**Text for analysis**
☆ ☆ ☆ ☆ ☆ ☆ ☆

Smiley was my partner this year. Like other Louisiana citizens, he talks with a slight Brooklyn accent. He says “Babe” to me real short and fast at the end of sentences that run the words together : Youwanttositonthismilkcratebeb? Since he works in parts, it personally afflicts him when we find that parts are out of place or order, since he was likely one of the ones who had to stay late for several nights in a row, cleaning up. He is paying attention to everything I do. When I balanced myself on one foot to stretch my calves out, he asked if I had to go to the bathroom. When I sniffled, he asked if I had a cold. He asked me if my ear lobe stretchers ran all the way through like that, and I showed them that they indeed did. He remembers when I shaved my head in August and told me how brave he thought that was. When we went out for a smoke break, he asked me where I was spending Thanksgiving since I had no family here and I told him my church holds a dinner for people like me. “Oh, you’re a church going girl, huh?” he asked. Yes, hard to believe I’m sure. In the suburbs, I guess they don’t expect women who shave their heads, live close to the Quarter, and stretch their ear lobes to attend church regularly. They’d see different if they saw my church. His finance called him on his cell phone to check up on him and when he told her he was doing inventory, she naturally asked who his partner was and he said, “She works in the Body Shop,” which cut the conversation short. She must not know who I am, which is not surprising. Only in things like this and company functions like the upcoming Christmas party do our departments mingle, and even then we end up sticking with our own kind.

Henry Robert Oscar Charlie, 653289 Apple, Mary Apple Robert Charlie….

It’s a good thing I’m good with numbers and that my eyes can dart around a page, because the order of the parts is numerical and they’re seldom in the order the printout suggests. Our section was upstairs, in the coldest and draftiest area of the warehouse. It was about 60 in there, which was not helping my aching back or oncoming cold very much, but we plumbed along, re-stacking boxes of oil filters, bumper moldings, wheel covers, and gas tanks. One section had random sheet metal parts suspended with hooks like a meat locker, and another had shrink wrapped interior trim pieces. No wonder parts get damaged so often.

I worked for five hours and got my $50 and went home. I was hoping to work a little more today, but we had worked so fast in our teams that few people were needed to come in the following day. Smiley was still there when I left and I gave him some of my cough drops, since he too was catching a cold. He has had surgery on his knees and bursitis in both elbows, but says that the cold actually makes his joints feel better, he says. He wanted to stay and finish our section so he could get as much money from the inventory company as possible, since now he is quitting our dealership for a job that pays better.

In my workplace, there is a lot of dissention. We hate service because they often blame us for things that are not our fault, making us look bad to customers. We hate parts because they don’t always do what we ask them to with orders. We tend to hate the accounting office because they want itemized receipts for when our boss treats for lunch, and we hate the administration because the wall in our office is leaking so bad when it rains that the carpet is almost continually saturated and we’re all getting sick from the mildew and they aren’t going to do a thing about it. But I learned last night that people in these departments can be human despite their department. I try not to trust anyone, sometimes not even those in my own department, with personal information, but it is nice to be treated as a human every now and then. It’s the only thing that reminds me that we all have one thing in common; we want to be accepted for the people we are.

☆ ☆ ☆ ☆ ☆ ☆ ☆

**Given information**
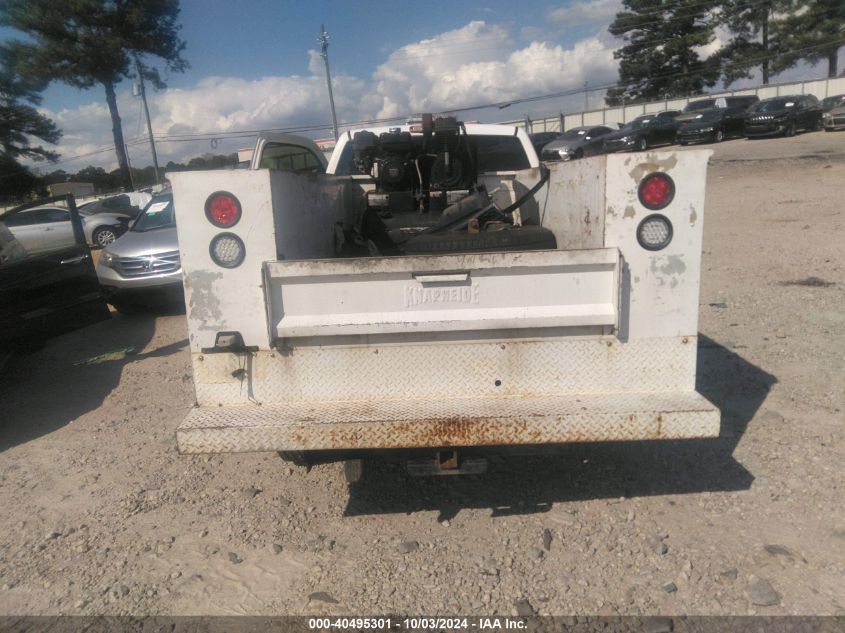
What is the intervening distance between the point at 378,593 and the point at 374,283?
1337 millimetres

☆ ☆ ☆ ☆ ☆ ☆ ☆

**Assignment**
Could you rewrite the text about the parts inventory from "Henry Robert Oscar" up to and including "damaged so often.", with "warehouse" replaced by "stockroom"? The listing has nothing to do with the text about the parts inventory.

**Response area**
Henry Robert Oscar Charlie, 653289 Apple, Mary Apple Robert Charlie….

It’s a good thing I’m good with numbers and that my eyes can dart around a page, because the order of the parts is numerical and they’re seldom in the order the printout suggests. Our section was upstairs, in the coldest and draftiest area of the stockroom. It was about 60 in there, which was not helping my aching back or oncoming cold very much, but we plumbed along, re-stacking boxes of oil filters, bumper moldings, wheel covers, and gas tanks. One section had random sheet metal parts suspended with hooks like a meat locker, and another had shrink wrapped interior trim pieces. No wonder parts get damaged so often.